MUX stands for Multiplexer. It is a combinational circuit that selects binary information from one of many input lines and routes it to one output line. As a result, it is based on many-to-one concepts.MUX is a very important circuit and is widely used in Communication systems, Computer Memory, ALU, Telephone network, etc.
If a market does not have an 8:1 multiplexer and only a 4:1 mux, we can implement 8:1 with only a 4:1 mux and some basic logic gates.
You can easily calculate how much 4:1 MUX is required to make 8:1 MUX. Simply take the numerator section of both muxes. 4 and 8 are examples. Divide the larger by the smaller. ie. 8/4 = 2 and then again divide 2/4 = 0.5.So only 2 4:1 MUX is required and half MUX is not available in the market so we must rely on the NOT gate to operate 0.5 MUX.

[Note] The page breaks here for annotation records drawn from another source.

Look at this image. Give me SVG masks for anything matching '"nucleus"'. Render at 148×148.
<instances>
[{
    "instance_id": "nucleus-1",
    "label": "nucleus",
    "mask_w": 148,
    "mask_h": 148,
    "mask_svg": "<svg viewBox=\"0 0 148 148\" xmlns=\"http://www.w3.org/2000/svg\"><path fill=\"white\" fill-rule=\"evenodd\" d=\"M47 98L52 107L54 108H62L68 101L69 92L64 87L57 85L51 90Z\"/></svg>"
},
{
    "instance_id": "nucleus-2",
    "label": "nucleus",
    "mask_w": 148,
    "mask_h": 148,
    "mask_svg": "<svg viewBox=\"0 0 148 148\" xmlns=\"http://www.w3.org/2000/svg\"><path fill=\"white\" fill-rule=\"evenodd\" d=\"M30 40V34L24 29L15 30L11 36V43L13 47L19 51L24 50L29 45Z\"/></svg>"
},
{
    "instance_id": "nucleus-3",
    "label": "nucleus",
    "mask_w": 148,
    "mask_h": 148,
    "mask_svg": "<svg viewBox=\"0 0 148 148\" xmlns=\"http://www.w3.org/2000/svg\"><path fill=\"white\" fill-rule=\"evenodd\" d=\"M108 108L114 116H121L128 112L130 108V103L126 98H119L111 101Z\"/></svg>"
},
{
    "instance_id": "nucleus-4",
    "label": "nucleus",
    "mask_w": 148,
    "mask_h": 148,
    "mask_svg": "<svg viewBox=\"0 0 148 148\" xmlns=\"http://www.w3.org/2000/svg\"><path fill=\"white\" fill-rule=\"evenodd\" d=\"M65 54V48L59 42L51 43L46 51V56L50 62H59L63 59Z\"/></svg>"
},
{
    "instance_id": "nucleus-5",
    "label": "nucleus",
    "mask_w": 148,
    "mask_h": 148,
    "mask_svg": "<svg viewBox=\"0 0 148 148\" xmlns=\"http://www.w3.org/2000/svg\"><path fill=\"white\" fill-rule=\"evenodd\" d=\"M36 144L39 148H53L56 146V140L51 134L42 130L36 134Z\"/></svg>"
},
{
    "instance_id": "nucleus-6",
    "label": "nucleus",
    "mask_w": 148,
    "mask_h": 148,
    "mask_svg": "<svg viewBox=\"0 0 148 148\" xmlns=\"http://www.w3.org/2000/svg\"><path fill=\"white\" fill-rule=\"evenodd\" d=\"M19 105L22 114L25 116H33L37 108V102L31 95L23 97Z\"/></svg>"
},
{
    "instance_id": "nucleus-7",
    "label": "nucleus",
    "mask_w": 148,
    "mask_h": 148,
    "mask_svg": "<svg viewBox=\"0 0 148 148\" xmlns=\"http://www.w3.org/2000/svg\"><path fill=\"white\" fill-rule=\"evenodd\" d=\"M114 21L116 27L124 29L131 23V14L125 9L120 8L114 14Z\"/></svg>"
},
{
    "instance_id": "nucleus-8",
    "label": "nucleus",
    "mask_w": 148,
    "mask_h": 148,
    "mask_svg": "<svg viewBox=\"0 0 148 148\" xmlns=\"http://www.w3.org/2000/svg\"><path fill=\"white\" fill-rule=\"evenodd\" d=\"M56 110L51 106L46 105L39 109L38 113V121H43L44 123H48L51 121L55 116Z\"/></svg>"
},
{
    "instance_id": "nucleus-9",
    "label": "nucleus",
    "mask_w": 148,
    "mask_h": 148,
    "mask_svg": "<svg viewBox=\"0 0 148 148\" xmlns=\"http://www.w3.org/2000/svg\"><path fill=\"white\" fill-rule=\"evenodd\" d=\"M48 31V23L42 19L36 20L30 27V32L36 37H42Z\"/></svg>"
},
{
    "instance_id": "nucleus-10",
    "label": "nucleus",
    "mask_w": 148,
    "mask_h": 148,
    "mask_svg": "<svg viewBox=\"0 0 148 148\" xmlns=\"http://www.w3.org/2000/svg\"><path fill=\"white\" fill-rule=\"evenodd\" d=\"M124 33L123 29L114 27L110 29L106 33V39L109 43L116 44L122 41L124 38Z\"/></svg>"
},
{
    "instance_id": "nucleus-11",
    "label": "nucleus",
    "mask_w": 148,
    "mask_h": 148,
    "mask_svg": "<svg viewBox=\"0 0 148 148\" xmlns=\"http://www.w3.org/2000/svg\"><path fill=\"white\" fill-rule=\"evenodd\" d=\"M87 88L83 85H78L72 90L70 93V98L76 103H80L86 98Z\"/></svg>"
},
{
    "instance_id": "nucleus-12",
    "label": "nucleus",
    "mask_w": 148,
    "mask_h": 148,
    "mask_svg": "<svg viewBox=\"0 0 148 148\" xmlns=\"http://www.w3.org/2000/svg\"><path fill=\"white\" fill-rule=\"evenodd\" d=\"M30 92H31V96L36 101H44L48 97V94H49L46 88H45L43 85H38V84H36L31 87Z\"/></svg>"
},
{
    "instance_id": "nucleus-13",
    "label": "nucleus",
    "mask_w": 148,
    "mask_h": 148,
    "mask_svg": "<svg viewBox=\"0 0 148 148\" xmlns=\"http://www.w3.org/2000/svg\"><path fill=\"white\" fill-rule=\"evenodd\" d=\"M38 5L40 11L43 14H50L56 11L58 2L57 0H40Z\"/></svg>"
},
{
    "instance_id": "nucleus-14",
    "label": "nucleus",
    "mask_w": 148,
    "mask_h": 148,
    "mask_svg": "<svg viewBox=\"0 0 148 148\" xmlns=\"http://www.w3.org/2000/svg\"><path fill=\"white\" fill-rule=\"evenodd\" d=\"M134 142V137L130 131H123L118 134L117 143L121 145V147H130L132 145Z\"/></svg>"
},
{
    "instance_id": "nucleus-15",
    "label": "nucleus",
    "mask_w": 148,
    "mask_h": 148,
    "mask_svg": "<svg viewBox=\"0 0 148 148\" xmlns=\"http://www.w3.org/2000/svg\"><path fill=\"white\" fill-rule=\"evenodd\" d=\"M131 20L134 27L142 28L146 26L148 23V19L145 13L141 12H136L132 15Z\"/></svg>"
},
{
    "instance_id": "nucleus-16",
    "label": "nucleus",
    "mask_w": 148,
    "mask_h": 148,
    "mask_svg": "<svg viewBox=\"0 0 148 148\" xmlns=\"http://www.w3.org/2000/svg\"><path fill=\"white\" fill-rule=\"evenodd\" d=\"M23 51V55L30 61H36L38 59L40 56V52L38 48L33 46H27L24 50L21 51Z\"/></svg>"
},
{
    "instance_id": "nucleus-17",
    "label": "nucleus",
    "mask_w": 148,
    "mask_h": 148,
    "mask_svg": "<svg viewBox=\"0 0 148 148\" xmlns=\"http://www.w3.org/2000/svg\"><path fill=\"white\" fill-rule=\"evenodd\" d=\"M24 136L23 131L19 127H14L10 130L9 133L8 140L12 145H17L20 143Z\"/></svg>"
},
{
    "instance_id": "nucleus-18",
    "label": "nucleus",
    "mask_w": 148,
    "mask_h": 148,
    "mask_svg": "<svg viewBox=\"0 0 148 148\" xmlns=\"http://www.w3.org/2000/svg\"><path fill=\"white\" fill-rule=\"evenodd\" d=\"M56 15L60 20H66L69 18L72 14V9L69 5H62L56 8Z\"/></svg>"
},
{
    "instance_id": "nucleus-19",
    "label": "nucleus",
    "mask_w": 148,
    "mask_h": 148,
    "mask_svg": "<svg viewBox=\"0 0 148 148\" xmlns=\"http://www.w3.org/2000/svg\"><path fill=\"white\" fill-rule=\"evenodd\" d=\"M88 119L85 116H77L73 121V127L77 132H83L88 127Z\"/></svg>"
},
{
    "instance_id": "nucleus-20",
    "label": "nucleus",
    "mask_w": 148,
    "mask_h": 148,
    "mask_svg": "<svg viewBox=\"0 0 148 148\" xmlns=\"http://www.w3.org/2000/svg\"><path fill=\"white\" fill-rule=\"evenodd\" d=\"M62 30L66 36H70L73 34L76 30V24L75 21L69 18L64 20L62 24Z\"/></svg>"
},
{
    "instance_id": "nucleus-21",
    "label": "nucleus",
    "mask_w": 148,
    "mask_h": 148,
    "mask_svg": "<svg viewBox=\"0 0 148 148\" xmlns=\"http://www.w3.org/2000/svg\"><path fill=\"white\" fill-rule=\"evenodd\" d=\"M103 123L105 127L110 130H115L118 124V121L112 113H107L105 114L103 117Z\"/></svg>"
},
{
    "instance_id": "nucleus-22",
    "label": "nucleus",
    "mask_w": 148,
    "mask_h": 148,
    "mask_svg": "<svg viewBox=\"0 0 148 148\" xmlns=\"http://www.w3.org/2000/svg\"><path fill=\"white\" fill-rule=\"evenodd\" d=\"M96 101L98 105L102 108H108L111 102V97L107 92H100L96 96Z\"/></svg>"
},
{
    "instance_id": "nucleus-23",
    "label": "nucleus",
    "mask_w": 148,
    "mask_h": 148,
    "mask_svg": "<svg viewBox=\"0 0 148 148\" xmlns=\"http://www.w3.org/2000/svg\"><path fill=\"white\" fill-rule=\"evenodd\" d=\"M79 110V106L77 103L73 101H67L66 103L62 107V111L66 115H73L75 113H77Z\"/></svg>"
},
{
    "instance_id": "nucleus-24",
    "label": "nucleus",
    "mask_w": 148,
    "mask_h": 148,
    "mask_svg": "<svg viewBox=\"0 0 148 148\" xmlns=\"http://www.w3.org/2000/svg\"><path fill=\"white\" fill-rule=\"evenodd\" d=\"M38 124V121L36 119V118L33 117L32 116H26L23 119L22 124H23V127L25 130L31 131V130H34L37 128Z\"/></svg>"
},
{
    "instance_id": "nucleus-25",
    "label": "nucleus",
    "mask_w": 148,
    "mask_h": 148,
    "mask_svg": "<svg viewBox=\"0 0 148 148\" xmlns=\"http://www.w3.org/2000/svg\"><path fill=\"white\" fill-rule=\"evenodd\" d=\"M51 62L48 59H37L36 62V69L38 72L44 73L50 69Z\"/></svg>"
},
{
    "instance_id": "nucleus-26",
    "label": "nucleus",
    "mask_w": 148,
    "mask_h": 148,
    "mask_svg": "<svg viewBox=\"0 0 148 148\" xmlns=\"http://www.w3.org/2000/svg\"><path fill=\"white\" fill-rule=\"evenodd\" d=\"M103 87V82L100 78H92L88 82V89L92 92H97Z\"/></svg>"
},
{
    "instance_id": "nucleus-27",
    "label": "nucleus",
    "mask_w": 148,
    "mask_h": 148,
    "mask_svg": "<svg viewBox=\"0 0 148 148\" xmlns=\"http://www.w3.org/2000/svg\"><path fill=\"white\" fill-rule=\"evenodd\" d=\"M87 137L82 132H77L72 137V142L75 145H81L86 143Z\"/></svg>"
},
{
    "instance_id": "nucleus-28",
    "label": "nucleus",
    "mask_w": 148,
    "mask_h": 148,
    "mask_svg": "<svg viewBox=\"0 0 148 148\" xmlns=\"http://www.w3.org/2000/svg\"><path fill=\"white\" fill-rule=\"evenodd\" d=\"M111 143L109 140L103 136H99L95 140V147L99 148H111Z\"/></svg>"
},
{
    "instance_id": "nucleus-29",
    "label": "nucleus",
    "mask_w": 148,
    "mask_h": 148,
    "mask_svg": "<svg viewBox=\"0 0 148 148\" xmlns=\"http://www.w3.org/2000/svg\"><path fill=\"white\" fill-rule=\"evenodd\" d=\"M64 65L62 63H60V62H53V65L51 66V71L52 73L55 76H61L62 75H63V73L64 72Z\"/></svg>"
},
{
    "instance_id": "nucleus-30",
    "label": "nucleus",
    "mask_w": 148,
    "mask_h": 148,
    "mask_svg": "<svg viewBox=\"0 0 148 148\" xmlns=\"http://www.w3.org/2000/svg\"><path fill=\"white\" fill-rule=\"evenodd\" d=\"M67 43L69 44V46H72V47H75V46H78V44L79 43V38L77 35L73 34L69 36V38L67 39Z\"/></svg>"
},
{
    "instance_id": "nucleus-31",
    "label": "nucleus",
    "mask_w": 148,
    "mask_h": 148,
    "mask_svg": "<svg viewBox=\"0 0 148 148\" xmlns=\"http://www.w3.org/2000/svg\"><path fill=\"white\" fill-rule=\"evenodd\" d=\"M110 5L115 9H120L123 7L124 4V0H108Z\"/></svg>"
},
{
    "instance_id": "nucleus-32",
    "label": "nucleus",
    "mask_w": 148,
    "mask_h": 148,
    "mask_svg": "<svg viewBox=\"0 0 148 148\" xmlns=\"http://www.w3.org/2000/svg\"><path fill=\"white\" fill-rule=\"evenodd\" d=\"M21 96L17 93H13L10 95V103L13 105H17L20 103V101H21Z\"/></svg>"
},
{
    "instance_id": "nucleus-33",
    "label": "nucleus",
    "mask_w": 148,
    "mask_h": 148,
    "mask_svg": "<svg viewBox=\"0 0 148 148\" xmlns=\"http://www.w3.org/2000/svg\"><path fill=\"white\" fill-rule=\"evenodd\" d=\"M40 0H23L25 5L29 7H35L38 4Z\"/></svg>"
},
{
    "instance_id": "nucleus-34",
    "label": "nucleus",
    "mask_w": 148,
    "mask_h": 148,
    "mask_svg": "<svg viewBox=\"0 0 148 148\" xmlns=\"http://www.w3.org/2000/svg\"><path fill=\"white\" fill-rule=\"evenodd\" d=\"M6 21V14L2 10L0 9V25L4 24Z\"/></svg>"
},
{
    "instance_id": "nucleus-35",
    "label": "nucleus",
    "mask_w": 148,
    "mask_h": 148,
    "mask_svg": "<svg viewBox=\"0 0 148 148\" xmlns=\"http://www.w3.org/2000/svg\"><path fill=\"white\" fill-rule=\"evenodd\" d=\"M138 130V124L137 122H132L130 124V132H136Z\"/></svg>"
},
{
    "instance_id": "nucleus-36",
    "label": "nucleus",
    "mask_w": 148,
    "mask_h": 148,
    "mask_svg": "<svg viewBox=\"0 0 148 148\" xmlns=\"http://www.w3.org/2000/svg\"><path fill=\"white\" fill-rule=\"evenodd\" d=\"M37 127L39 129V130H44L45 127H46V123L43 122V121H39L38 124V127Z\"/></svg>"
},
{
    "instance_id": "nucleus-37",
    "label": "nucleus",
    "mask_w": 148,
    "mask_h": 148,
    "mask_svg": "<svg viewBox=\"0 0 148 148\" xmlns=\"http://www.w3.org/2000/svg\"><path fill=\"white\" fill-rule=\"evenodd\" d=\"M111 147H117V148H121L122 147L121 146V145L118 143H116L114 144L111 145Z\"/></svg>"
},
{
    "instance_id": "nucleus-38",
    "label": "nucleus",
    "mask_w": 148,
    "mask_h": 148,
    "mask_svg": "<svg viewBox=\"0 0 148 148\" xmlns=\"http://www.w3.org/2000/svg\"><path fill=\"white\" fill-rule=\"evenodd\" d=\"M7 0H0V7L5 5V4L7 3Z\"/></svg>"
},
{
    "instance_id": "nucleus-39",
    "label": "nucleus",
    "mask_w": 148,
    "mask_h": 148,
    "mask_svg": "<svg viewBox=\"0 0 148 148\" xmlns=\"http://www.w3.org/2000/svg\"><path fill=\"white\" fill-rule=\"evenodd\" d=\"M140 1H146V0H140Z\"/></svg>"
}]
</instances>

- 8/(4 from 4:1 MUX)= 8/4 = 2 again
- 2/(4 from 4:1 MUX) = 2/4 = 0.5 which is decimal. So total = 2 + 0.5 = 2 and half
We'll need two and a half 4-1 multiplexers. As half 4:1 MUX is not available so the notion behind a half multiplexer is really easy; all we have to do is use the enable line for the two multiplexers and enable the first MUX for 4 inputs and disable the next MUX and vice versa.
The total Number of Input Line to implement n:1 MUX is n so in 8:1, the number of input lines = 8
Total Number of Selector required = log28 = 3.
Two 4:1 muxes, an OR gate, and a NOT gate as an enable signal can be used to create an 8:1 multiplexer.
How does it work?
Now let's generate results for each Signal as below
- When signal(S2,S1,S0) are 0 , 0 , and 0 bit then output is first input ie. I0
- When the signal(S2, S1, S0) are 0, 0, and 1 bit then output is second input ie. I1
- When the signal(S2, S1, S0) are 0, 1, and 0 bit then output is third input ie. I2
- When the signal(S2, S1, S0) are 0, 1, and 1 bit then output is the fourth input ie. I3
- When the signal(S2, S1, S0) are 1, 0, and 0 bit then output is fifth input ie. I4
- When the signal(S2, S1, S0) are 1, 0, and 1 bit then output is the sixth input ie. I5
- When the signal(S2, S1, S0) are 1, 1, and 0 bit then output is seventh input ie. I6
- When the signal(S2, S1, S0) are 1, 1, and 1 bit then output is eight inputs ie. I7
Here, S2 is to enable two 4:1 MUX and S2 = 1 selects the outputs from the last four inputs of Second MUX and S2 =0 selects the outputs from the first four inputs.
When S2 = 0 then the first MUX gets enabled with the help of NOT gate the first MUX will get 1 signal at Enable(E) and MUX 1 will be enabled and S2 is applied directly to the second MUX so the second mux received 0 at Enabled(E) so second MUX gets disabled.
When S2 = 1, the first MUX is disabled because the first MUX receives a 0 signal at Enable(E) due to the NOT gate. As a result, MUX 1 is disabled, and S2 is applied directly to the second MUX, so Second MUX gets enabled.
This concludes that only 1 MUX is used at a time. Also, We conclude that at a time only one output is produced.